Problem to work on → Each line of the data has to be retyped exactly as it is.

Input data →
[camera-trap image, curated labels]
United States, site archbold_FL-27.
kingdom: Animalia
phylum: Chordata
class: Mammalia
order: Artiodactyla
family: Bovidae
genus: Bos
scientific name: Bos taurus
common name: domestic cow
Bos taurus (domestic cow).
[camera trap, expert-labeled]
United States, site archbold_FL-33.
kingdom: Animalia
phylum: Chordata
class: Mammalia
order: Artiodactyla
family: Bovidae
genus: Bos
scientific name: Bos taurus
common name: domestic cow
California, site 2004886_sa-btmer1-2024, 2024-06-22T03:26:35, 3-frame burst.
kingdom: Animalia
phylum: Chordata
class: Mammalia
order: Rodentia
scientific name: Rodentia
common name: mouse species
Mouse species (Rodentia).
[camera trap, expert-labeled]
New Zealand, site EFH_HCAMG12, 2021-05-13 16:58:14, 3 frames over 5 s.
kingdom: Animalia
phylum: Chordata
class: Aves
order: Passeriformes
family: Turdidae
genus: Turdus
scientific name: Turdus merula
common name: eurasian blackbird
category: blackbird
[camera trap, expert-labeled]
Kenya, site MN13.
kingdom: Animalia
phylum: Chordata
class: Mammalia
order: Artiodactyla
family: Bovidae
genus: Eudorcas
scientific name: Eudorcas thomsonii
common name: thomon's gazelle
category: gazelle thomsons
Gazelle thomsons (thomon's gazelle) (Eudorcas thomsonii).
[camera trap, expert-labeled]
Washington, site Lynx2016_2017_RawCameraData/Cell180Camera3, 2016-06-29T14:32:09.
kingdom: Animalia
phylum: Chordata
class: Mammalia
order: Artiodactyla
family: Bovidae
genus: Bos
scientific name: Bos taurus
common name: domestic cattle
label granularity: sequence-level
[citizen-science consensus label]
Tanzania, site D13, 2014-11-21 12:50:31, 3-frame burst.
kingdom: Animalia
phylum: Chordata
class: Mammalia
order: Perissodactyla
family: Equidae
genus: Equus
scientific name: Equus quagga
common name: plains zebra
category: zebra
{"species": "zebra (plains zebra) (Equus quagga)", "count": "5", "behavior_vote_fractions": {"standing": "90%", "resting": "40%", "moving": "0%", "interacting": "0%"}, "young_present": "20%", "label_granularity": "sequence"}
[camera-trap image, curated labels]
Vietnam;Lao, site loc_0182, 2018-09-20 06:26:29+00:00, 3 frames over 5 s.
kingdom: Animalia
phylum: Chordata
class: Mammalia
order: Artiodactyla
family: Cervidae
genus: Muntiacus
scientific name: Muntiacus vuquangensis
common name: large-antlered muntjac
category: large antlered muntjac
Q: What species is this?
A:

Task output →
[camera-trap image, curated labels]
United States, site archbold_FL-27.
kingdom: Animalia
phylum: Chordata
class: Mammalia
order: Artiodactyla
family: Bovidae
genus: Bos
scientific name: Bos taurus
common name: domestic cow
Bos taurus (domestic cow).
[camera trap, expert-labeled]
United States, site archbold_FL-33.
kingdom: Animalia
phylum: Chordata
class: Mammalia
order: Artiodactyla
family: Bovidae
genus: Bos
scientific name: Bos taurus
common name: domestic cow
California, site 2004886_sa-btmer1-2024, 2024-06-22T03:26:35, 3-frame burst.
kingdom: Animalia
phylum: Chordata
class: Mammalia
order: Rodentia
scientific name: Rodentia
common name: mouse species
Mouse species (Rodentia).
[camera trap, expert-labeled]
New Zealand, site EFH_HCAMG12, 2021-05-13 16:58:14, 3 frames over 5 s.
kingdom: Animalia
phylum: Chordata
class: Aves
order: Passeriformes
family: Turdidae
genus: Turdus
scientific name: Turdus merula
common name: eurasian blackbird
category: blackbird
[camera trap, expert-labeled]
Kenya, site MN13.
kingdom: Animalia
phylum: Chordata
class: Mammalia
order: Artiodactyla
family: Bovidae
genus: Eudorcas
scientific name: Eudorcas thomsonii
common name: thomon's gazelle
category: gazelle thomsons
Gazelle thomsons (thomon's gazelle) (Eudorcas thomsonii).
[camera trap, expert-labeled]
Washington, site Lynx2016_2017_RawCameraData/Cell180Camera3, 2016-06-29T14:32:09.
kingdom: Animalia
phylum: Chordata
class: Mammalia
order: Artiodactyla
family: Bovidae
genus: Bos
scientific name: Bos taurus
common name: domestic cattle
label granularity: sequence-level
[citizen-science consensus label]
Tanzania, site D13, 2014-11-21 12:50:31, 3-frame burst.
kingdom: Animalia
phylum: Chordata
class: Mammalia
order: Perissodactyla
family: Equidae
genus: Equus
scientific name: Equus quagga
common name: plains zebra
category: zebra
{"species": "zebra (plains zebra) (Equus quagga)", "count": "5", "behavior_vote_fractions": {"standing": "90%", "resting": "40%", "moving": "0%", "interacting": "0%"}, "young_present": "20%", "label_granularity": "sequence"}
[camera-trap image, curated labels]
Vietnam;Lao, site loc_0182, 2018-09-20 06:26:29+00:00, 3 frames over 5 s.
kingdom: Animalia
phylum: Chordata
class: Mammalia
order: Artiodactyla
family: Cervidae
genus: Muntiacus
scientific name: Muntiacus vuquangensis
common name: large-antlered muntjac
category: large antlered muntjac
Q: What species is this?
A:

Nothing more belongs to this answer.